I am driving down the M1 and the afternoon sun is blasting out its wonder and, to totally appreciate its glorious light, I fumble around to find my Ray-Bans.
Glasses on, cruising down the motorway, I am a picture of ‘isn’t life great!’ To totally submerge myself into the moment, I turn up the radio to full volume and, as if by magic, one of my favourite artists, Bruce Springsteen, starts to sing. It is trademark Springsteen. Upbeat and hard to sit still to.
This particular tune, however, also has a lyric which I am not expecting. It starts to stir a feeling inside my stomach which, for a year now, I have been fighting to keep at bay.
My tears are a testimony to which emotion has won the fight to be heard. Logic, control and reason have no place here. The words that have found a way through are, ‘I am waitin’ on a sunny day.’ Although it is sunny outside, everything inside, as the song goes on to say, is ‘raining but there isn’t a cloud in the sky’. My soul knows my truth and will not allow me an escape route. I have to endure this pain, this loneliness, this despair.

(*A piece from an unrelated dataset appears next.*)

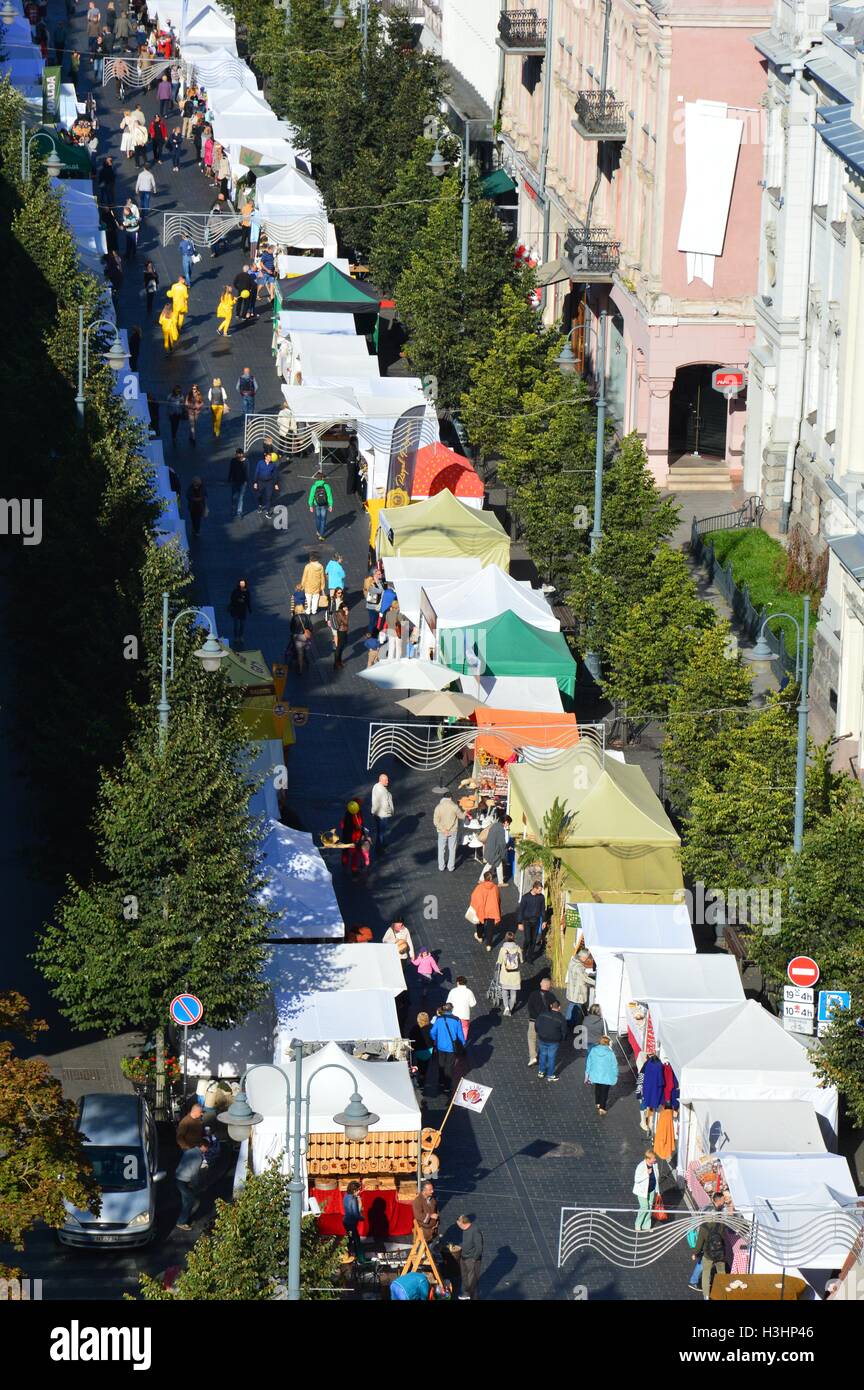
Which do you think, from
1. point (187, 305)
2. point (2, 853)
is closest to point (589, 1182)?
point (2, 853)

Today is not an off-day; it is another day when nothing will let the pain go away.
‘When you’re serious about change’ were the words that jumped out at me when I was searching the internet for personal development courses. It was as though these words were a challenge to me, also cautioning me but somehow enticing. I understand the power of the word ‘change’, for everything that I am today is because I have embraced its true meaning.
I am the classic ‘poor boy done well’. I dragged myself out of society’s dustbin heap to achieve great success. I have all the trappings of a man who has succeeded. Confident, strong, in control of my destiny, constantly applauded as a remarkable man. But in the dead of night or simply driving down the motorway, ‘Bruce Springsteen’ and I knew that something was not right.

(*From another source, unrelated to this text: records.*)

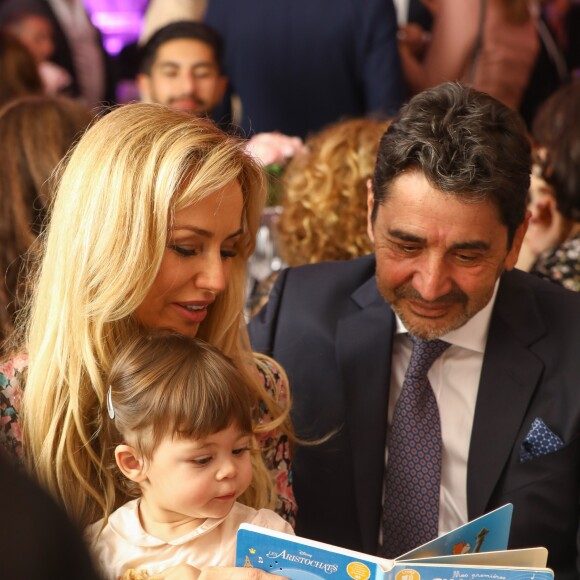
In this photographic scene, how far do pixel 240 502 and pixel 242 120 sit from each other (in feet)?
10.1

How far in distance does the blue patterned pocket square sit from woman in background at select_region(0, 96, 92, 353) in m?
1.43

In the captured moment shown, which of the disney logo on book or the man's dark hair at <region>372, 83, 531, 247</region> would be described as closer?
the disney logo on book

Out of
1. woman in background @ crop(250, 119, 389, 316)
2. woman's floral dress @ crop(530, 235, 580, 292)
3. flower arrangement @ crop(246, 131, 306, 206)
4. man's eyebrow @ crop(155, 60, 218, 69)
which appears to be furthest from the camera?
man's eyebrow @ crop(155, 60, 218, 69)

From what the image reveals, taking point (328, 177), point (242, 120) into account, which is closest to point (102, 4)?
point (242, 120)

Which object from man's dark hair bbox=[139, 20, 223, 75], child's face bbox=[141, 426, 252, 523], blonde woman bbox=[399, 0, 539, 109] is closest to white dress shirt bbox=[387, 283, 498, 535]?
child's face bbox=[141, 426, 252, 523]

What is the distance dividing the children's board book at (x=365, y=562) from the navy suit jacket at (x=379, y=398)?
0.49 meters

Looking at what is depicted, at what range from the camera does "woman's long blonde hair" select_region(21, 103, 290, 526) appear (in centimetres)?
179

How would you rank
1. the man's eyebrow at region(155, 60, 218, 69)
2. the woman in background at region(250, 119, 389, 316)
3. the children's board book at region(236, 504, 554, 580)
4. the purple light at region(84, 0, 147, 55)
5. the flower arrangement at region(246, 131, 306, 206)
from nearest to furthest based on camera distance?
the children's board book at region(236, 504, 554, 580) → the woman in background at region(250, 119, 389, 316) → the flower arrangement at region(246, 131, 306, 206) → the man's eyebrow at region(155, 60, 218, 69) → the purple light at region(84, 0, 147, 55)

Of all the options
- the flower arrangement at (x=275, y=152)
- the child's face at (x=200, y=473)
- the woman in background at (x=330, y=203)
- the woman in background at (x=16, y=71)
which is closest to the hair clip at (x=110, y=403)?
the child's face at (x=200, y=473)

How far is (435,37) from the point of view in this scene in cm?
480

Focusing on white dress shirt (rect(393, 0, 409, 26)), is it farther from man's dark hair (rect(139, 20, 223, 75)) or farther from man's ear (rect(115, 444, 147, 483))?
man's ear (rect(115, 444, 147, 483))

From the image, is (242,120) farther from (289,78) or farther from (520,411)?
(520,411)

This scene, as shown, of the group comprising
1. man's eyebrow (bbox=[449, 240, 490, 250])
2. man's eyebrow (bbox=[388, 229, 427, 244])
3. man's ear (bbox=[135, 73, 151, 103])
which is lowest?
man's eyebrow (bbox=[449, 240, 490, 250])

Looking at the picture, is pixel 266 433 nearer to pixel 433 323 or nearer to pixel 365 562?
pixel 433 323
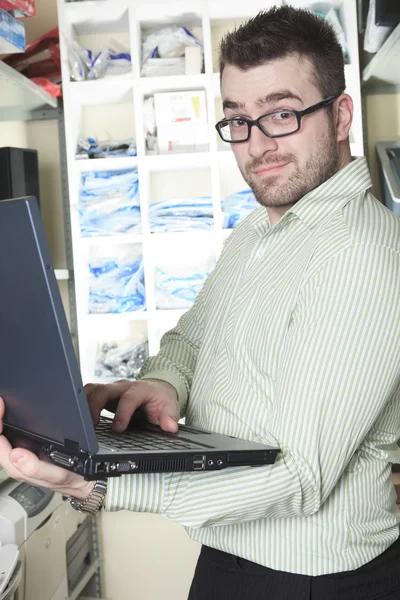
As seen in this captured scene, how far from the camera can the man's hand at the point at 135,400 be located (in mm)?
1078

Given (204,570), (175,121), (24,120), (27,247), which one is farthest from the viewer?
(24,120)

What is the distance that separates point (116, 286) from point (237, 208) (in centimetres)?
57

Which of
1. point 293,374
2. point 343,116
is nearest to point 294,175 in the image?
point 343,116

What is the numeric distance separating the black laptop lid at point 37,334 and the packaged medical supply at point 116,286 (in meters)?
2.04

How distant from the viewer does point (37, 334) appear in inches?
29.5

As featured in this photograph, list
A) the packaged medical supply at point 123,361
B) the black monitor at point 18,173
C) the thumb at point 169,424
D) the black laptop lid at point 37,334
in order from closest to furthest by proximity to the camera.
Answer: the black laptop lid at point 37,334 → the thumb at point 169,424 → the black monitor at point 18,173 → the packaged medical supply at point 123,361

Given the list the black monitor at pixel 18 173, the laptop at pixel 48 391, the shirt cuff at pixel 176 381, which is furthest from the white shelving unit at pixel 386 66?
the laptop at pixel 48 391

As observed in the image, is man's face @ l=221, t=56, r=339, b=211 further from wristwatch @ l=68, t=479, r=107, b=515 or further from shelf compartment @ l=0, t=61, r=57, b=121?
shelf compartment @ l=0, t=61, r=57, b=121

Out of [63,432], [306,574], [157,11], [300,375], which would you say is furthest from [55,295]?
[157,11]

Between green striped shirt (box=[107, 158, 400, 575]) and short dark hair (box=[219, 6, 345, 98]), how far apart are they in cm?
16

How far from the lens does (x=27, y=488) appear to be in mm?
2318

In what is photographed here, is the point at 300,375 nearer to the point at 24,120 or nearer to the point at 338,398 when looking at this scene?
the point at 338,398

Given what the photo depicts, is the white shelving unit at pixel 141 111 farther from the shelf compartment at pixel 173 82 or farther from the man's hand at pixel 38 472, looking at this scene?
the man's hand at pixel 38 472

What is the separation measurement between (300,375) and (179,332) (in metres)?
0.55
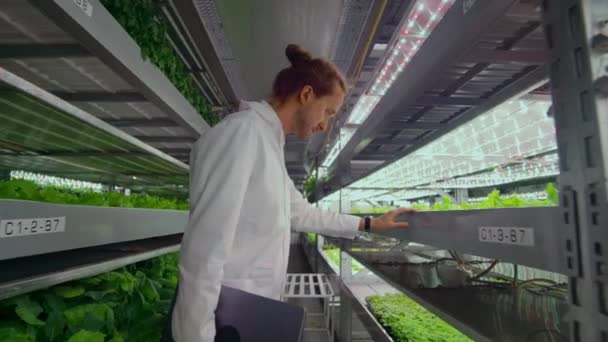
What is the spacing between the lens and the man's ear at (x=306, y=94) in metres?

I had beaten the odds against Acute Myeloid Leukaemia and was able to celebrate reaching the all-clear target of three years without a relapse since my stem cell transplant, and I was fast approaching my 60th birthday, a date I wasn’t supposed to see. I am a very lucky man with everything to live for, so why was it that Bruce and his kind made me feel blue.
‘Why are you here and what do you want to achieve?’ was the question posed by the Hoffman Process. For me, the question I needed answering is, ‘How can I live my life differently than I have done in the previous sixty years?’ For, however it may appear on the outside, the truth is that everything I have achieved was driven by fear, unhappiness and loneliness. I was burdened by responsibility and people seeing me as the problem in their life.

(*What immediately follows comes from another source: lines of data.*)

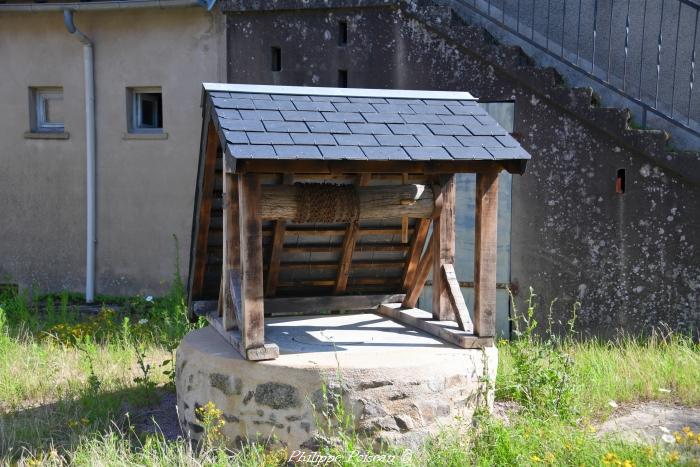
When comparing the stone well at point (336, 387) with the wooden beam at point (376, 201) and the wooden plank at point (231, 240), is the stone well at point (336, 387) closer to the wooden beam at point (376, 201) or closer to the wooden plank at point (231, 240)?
the wooden plank at point (231, 240)

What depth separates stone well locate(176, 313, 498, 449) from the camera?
4.80 metres

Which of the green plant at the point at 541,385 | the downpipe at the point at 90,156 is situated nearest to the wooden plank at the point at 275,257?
the green plant at the point at 541,385

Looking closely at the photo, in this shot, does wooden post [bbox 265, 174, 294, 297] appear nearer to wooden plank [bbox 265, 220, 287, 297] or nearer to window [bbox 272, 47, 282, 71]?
wooden plank [bbox 265, 220, 287, 297]

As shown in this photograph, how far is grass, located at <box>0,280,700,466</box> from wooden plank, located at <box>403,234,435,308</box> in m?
0.88

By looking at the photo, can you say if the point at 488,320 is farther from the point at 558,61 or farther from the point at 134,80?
the point at 134,80

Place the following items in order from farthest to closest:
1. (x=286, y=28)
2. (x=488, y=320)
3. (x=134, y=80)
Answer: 1. (x=134, y=80)
2. (x=286, y=28)
3. (x=488, y=320)

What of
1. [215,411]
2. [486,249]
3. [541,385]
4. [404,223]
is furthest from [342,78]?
[215,411]

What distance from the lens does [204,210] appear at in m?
5.80

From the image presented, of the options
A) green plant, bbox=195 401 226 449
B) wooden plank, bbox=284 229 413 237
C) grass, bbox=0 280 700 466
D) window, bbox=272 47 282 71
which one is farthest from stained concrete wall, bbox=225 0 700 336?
green plant, bbox=195 401 226 449

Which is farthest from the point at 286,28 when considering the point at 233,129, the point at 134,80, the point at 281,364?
the point at 281,364

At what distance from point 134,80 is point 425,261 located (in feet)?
18.6

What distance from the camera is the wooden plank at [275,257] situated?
594 centimetres

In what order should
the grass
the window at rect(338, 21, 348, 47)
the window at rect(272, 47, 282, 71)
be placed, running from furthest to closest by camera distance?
the window at rect(272, 47, 282, 71) < the window at rect(338, 21, 348, 47) < the grass

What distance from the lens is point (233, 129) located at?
188 inches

We all have our own stories about the impact that the Hoffman Process has had on our lives. For me, it has been transformational.
I discovered many things that made sense and gave me clarity and I rediscovered parts of who I am that had lain dormant. Key moments for me were when I met my little boy and my Dad’s little boy. It was so good to meet them after such a long time. That taught me the power of forgiveness and compassion.
I have already benefited greatly in business by using my emotional self and keeping logic and reason from places they don’t belong. I have gone back to my love of music. My greatest learning is the power of vulnerability. I tried to spend my life hiding my vulnerability, but Hoffman taught me that you can’t get creativity and innovation without it. My creativity has gone up a gear and I have already won a big piece of business by coming up with a concept that I would never have thought of before. Watch this space.
People around me have seen great change but it is not all easy going. I have to get better at biting my lip when other people’s old patterns get in my way.
‘You’re only responsible for tidying up your side of the street’ keeps ringing in my ear. Sometimes ‘the dark side’ has a field day but now I know I have a choice and that helps to centre me.
Now when Bruce sings, ‘I am waitin’ on a sunny day,’ I no longer have that sickly feeling in the pit of my stomach. My gyrating body is celebrating the best 60th birthday anyone could ever have.